Chris Hadfield talks Elevate Festival, home, and living on the Moon

Aug 18 2022, 2:54 pm

When you’ve lived in countless cities, dozens of countries, and even aboard the International Space Station, “home” can be a tricky place to pin down.

To Colonel Chris Hadfield, though, home is a feeling.

“Home is where I can exhale,” Hadfield says from a cottage on an island near Sarnia, Ontario. “There’s a comfort and a sense of peace. I’m exhaling more than I’m inhaling.”

“I’ve lived in Russia, the United States, Venezuela, in six or seven provinces. But I find where I grew up — where I’m sitting right now — that’s where I exhale the most.”

Hadfield finishes the thought with an exaggerated exhale and a one-sided grin.

This mid-summer moment of peace comes between book signings, concerts, and speaking arrangements, and, for the first time since 2019, the in-person return of Elevate Festival.
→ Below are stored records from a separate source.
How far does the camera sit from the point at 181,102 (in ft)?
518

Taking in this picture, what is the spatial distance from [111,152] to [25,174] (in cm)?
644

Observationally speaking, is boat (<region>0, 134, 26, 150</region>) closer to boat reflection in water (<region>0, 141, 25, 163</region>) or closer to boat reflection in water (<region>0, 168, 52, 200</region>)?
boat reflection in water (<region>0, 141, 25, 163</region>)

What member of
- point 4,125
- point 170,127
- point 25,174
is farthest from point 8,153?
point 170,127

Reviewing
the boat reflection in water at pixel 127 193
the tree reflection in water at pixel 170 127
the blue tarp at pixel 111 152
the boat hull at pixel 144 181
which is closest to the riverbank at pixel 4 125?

Running from September 20 to 22 in Toronto — another place Hadfield has called home — the annual festival will connect innovative thinkers, industry leaders, and creative minds who sit at the intersection of arts and technology.

“People are ready for the exchange of ideas and the interaction with other people, and how that just percolates into new directions in life,” Hadfield tells Daily Hive.
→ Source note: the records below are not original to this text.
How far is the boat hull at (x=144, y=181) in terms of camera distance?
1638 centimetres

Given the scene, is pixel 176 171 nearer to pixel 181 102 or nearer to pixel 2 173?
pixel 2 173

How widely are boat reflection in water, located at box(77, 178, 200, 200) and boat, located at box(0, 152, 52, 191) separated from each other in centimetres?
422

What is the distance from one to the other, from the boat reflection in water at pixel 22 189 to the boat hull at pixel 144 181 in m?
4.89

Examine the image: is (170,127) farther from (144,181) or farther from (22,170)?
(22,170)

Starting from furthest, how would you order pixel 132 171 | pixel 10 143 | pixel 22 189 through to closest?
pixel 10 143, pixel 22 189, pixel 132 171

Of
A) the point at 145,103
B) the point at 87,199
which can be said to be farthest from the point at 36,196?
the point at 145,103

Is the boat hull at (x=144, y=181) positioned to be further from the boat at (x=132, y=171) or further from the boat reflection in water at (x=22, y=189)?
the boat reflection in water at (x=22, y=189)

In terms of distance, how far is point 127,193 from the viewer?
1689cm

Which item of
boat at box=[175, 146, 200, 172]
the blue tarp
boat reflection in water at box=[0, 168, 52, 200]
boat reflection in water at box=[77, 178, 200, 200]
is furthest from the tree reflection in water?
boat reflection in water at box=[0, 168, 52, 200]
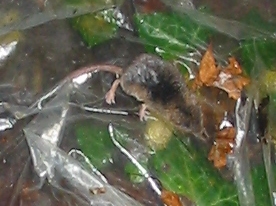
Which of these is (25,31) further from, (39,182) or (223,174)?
(223,174)

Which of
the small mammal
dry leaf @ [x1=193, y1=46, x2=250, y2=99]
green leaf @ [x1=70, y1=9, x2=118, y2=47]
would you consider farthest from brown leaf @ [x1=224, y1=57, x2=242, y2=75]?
green leaf @ [x1=70, y1=9, x2=118, y2=47]

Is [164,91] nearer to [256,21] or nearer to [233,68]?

“That’s so much of what Elevate is — it’s a chance to bring a bunch of bright people together and give them an opportunity to learn about stuff and run into people they wouldn’t have run into otherwise — sort of like a crucible of tech and artistic ideas.”

Hadfield, a co-chair and founding board member of Elevate, will be joined at this year’s festival with the likes of Venus Williams, Andre De Grasse, and Michele Romanow.

There will be authors and entrepreneurs, investors and artists, and CEOs and influencers. They’ll talk about NFTs and the Metaverse, climate change and sustainability, how you can find an investor for your startup, and how the world can feed eight billion people.

Above all, Elevate will serve as a meeting place wherein discussion will swirl around the solutions to society’s greatest challenges.

“A fresh take on an old idea is not only really interesting and invigorating, but it’s really what we need right now as well,” Hadfield says, pointing out that it was recently 40°C in the UK and that, while some parts of the world get that hot, “There’s this thing called latitude.”

“Can someone look at an old problem and realize there has been an advance in technology, or culture, or both, that allows us to address this thing in a new way? That’s what we need.”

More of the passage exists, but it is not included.